Exercise details :: Please retype every one of the rows below exactly as they appear, leaving out the pictures.

Data supplied ::

▼▼▼

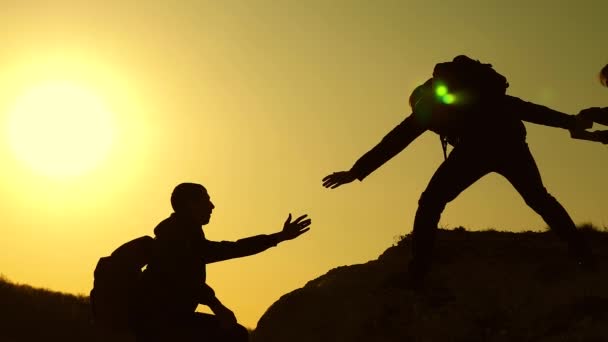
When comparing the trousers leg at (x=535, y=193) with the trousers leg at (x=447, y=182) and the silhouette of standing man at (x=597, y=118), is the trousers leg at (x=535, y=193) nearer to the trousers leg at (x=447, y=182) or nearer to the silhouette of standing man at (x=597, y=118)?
the trousers leg at (x=447, y=182)

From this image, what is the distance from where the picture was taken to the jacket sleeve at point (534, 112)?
8.59m

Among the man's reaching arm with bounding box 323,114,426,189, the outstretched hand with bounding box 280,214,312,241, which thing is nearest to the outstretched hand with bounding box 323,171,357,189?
the man's reaching arm with bounding box 323,114,426,189

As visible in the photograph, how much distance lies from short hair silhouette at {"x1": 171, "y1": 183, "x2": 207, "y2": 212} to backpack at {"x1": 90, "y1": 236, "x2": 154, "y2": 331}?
1.35ft

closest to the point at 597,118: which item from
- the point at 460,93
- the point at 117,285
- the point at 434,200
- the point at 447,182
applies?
the point at 460,93

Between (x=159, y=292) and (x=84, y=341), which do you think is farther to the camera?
(x=84, y=341)

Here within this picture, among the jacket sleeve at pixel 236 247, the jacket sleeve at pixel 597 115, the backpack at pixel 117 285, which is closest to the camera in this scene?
the backpack at pixel 117 285

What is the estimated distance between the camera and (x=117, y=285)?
5.69 meters

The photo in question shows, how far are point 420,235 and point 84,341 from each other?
12.1 metres

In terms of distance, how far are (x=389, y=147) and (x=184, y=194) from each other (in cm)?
322

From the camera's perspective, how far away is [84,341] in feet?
60.5

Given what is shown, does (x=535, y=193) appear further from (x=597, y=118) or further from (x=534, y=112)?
(x=597, y=118)

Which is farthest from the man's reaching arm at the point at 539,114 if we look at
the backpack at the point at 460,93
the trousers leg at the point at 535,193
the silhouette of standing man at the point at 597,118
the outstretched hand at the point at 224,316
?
the outstretched hand at the point at 224,316

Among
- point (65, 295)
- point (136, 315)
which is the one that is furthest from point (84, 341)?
point (136, 315)

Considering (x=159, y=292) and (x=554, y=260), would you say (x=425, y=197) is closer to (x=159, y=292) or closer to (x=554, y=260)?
(x=554, y=260)
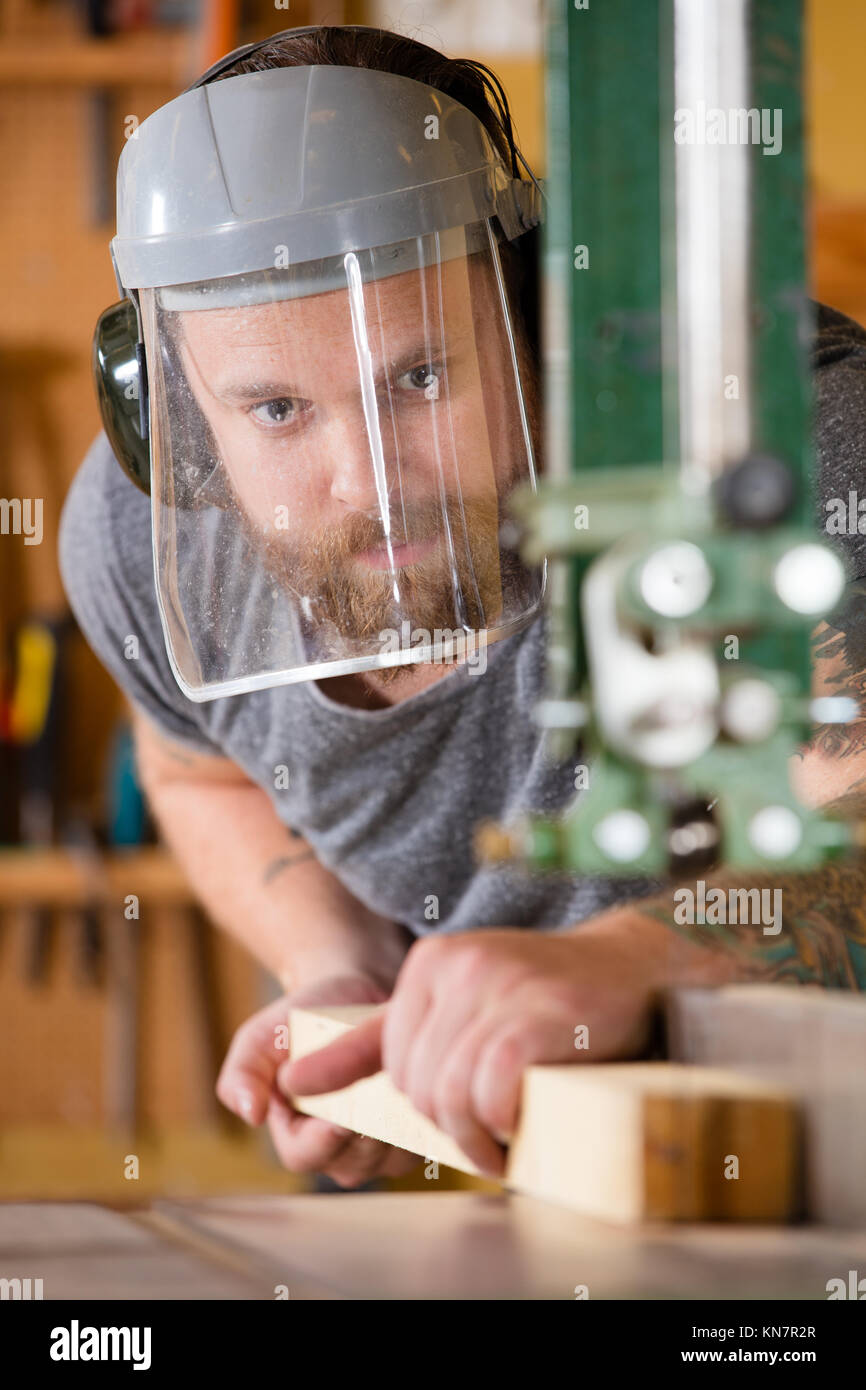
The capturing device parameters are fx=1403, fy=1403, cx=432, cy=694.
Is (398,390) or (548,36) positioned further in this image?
(398,390)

▲▲▲

Expected answer ::
When comparing the trousers leg at (x=535, y=193) with the trousers leg at (x=447, y=182) and the silhouette of standing man at (x=597, y=118), is the trousers leg at (x=535, y=193) nearer to the trousers leg at (x=447, y=182) or nearer to the silhouette of standing man at (x=597, y=118)?
the trousers leg at (x=447, y=182)

From this image, what is the distance from where the picture was taken to the jacket sleeve at point (534, 112)?
8.59m

Among the man's reaching arm with bounding box 323,114,426,189, the outstretched hand with bounding box 280,214,312,241, which thing is nearest to the outstretched hand with bounding box 323,171,357,189?
the man's reaching arm with bounding box 323,114,426,189

As visible in the photograph, how much distance lies from short hair silhouette at {"x1": 171, "y1": 183, "x2": 207, "y2": 212} to backpack at {"x1": 90, "y1": 236, "x2": 154, "y2": 331}?
1.35ft

closest to the point at 597,118: which item from
- the point at 460,93
- the point at 117,285
- the point at 434,200
- the point at 447,182
applies?
the point at 460,93

Between (x=159, y=292) and (x=84, y=341), which do you think is farther to the camera?
(x=84, y=341)

Here within this picture, among the jacket sleeve at pixel 236 247, the jacket sleeve at pixel 597 115, the backpack at pixel 117 285, which is closest to the camera in this scene?
the backpack at pixel 117 285

What is the estimated distance between the camera and (x=117, y=285)?
5.69 meters

The photo in question shows, how far are point 420,235 and point 84,341 from each other?
12.1 metres

In terms of distance, how far are (x=389, y=147) and (x=184, y=194) from each other (in cm)?
322

From the camera's perspective, how far away is [84,341] in feet?
60.5

Given what is shown, does (x=535, y=193) appear further from (x=597, y=118) or further from (x=534, y=112)?
(x=597, y=118)

Which is farthest from the man's reaching arm at the point at 539,114 if we look at
the backpack at the point at 460,93
the trousers leg at the point at 535,193
the silhouette of standing man at the point at 597,118
the outstretched hand at the point at 224,316
?
the outstretched hand at the point at 224,316

Among
- point (65, 295)
- point (136, 315)
which is the one that is furthest from point (84, 341)?
point (136, 315)

Considering (x=159, y=292) and (x=554, y=260), would you say (x=425, y=197) is closer to (x=159, y=292) or closer to (x=554, y=260)?
(x=554, y=260)
The capturing device parameters are fx=1403, fy=1403, cx=432, cy=694.
Is (398,390) or (548,36) positioned further in this image?
(398,390)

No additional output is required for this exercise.